How to solve T(n) = T(n-1) + n^2?

Question

See title. I'm trying to apply the method from this question. What I have so far is this, but I don't know how to proceed from here on:

T(n) = T(n-1) + n2

T(n-1) = T(n-2) + (n-1)2 = T(n-2) + n2 - 2n + 1

T(n-2) = T(n-3) + (n-2)2 = T(n-3) + n2 - 4n + 4

T(n-3) = T(n-4) + (n-3)2 = T(n-4) + n2 - 6n + 9

Substituting the values of T(n-1), T(n-2) and T(n-3) into T(n) gives:

T(n) = T(n-2) + 2n2 - 2n + 1

T(n) = T(n-3) + 3n2 - 6n + 5

T(n) = T(n-4) + 4n2 - 12n + 14

Now I have to find a pattern but I don't really know how to do that. What I got is:

T(n) = T(n-k) + kn2 - ...???

Excerpted records:
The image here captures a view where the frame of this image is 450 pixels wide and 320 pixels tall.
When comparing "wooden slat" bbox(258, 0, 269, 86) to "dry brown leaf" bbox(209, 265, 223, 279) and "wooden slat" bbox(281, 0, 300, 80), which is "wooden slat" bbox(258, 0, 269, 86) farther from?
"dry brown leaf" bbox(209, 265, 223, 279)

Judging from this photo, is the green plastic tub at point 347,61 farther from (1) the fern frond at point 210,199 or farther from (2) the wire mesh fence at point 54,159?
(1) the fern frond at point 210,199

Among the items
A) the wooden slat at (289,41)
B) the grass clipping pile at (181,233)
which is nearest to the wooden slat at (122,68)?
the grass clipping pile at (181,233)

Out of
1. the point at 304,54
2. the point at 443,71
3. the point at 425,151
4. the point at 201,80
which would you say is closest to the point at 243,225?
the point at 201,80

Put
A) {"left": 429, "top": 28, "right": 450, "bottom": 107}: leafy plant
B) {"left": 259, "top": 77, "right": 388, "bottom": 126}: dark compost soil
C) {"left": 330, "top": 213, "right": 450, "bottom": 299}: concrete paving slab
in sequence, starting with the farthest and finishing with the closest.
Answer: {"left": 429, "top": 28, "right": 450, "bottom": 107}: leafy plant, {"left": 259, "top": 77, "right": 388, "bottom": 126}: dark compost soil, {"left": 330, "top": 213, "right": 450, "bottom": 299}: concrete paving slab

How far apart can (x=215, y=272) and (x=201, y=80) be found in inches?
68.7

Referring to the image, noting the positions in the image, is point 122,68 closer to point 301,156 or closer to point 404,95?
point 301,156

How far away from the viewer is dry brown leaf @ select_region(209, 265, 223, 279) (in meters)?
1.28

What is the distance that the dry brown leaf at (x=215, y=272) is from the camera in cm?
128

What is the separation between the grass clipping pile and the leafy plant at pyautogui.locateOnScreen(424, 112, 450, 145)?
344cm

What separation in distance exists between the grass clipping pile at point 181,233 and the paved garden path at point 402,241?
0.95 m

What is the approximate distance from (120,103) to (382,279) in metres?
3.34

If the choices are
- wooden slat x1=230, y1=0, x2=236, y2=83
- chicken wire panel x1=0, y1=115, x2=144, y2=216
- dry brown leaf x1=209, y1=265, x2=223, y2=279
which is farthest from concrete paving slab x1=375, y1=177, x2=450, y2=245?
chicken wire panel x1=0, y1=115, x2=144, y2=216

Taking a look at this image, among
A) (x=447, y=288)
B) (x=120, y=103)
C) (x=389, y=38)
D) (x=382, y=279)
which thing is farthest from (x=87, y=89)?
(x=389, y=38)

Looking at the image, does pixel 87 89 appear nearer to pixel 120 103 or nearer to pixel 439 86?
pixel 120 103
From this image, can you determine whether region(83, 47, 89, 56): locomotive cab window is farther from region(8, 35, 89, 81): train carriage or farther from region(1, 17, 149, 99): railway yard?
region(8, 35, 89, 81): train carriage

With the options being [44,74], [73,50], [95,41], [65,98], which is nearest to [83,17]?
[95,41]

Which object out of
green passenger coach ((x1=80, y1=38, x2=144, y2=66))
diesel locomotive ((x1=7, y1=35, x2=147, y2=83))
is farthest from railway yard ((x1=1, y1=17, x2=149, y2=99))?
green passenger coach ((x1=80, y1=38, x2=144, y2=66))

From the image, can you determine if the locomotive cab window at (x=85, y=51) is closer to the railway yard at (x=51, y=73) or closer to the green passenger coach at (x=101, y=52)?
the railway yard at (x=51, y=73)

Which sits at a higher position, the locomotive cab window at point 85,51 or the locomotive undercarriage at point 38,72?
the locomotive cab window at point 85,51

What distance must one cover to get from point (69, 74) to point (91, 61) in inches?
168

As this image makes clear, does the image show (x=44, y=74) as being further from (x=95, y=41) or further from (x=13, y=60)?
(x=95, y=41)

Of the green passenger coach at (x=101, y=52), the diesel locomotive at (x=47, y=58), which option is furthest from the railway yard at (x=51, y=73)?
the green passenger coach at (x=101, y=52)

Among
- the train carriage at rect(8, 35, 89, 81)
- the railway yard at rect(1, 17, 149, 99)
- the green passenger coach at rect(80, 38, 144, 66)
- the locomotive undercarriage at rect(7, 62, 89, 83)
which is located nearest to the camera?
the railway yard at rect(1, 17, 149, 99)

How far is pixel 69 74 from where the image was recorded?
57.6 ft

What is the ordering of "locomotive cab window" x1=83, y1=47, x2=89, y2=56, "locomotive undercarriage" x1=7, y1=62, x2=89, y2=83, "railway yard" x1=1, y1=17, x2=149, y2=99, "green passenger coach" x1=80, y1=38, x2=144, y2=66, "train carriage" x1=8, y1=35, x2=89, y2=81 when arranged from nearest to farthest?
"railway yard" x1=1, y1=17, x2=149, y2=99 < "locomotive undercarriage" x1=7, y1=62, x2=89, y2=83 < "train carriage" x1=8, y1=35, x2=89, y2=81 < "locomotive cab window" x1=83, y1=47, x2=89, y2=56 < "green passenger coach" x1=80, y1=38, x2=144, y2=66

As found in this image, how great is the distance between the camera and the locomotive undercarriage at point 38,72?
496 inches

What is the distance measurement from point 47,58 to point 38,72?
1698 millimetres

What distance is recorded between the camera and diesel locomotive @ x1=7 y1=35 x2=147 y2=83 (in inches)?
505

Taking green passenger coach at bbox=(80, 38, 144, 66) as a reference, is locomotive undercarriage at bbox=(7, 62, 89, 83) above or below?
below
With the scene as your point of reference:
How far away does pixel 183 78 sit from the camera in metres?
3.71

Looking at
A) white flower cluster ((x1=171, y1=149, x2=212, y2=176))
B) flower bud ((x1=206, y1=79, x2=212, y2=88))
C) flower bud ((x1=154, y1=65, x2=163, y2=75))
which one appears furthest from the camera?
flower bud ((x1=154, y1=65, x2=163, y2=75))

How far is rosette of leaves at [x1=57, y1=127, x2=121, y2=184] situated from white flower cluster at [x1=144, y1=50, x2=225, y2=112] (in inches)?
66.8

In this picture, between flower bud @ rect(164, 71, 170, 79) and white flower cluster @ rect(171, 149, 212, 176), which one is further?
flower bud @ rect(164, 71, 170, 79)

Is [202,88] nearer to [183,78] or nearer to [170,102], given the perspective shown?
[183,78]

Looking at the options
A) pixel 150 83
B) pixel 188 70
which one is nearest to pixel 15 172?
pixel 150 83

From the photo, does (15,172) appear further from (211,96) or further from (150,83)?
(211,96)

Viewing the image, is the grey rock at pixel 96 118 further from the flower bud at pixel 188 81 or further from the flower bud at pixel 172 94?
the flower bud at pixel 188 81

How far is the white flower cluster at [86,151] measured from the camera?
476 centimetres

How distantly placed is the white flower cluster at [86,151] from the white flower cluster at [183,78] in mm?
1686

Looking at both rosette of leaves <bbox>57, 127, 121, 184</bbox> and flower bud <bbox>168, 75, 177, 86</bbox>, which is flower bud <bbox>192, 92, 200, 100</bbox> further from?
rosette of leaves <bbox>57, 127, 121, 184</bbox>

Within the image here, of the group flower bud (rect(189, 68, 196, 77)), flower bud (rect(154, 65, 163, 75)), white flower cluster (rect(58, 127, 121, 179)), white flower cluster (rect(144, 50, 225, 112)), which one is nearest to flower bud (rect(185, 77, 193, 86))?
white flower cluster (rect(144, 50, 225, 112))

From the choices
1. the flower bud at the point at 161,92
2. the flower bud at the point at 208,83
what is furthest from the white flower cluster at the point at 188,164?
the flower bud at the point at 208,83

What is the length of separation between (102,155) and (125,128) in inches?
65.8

Work to do:
(a) Please reproduce the part of the recurrence question above starting at "T(n) = T(n-2)" and ending at "T(n-k) + kn2 - ...???".
(b) Decide whether each statement below agrees with the recurrence question, answering yes or no and quoting the words from it that settle the matter.
(i) The asker is trying to apply the method from another question.
(ii) The asker has already worked out the general pattern for T(n-k).
(iii) The asker substitutes the values of T(n-1), T(n-2) and T(n-3) into T(n).

Solution set:
(a)
T(n) = T(n-2) + 2n2 - 2n + 1

T(n) = T(n-3) + 3n2 - 6n + 5

T(n) = T(n-4) + 4n2 - 12n + 14

Now I have to find a pattern but I don't really know how to do that. What I got is:

T(n) = T(n-k) + kn2 - ...???

(b)
(i) Yes: "I'm trying to apply the method from this question."
(ii) No: "Now I have to find a pattern but I don't really know how to do that."
(iii) Yes: "Substituting the values of T(n-1), T(n-2) and T(n-3) into T(n) gives:"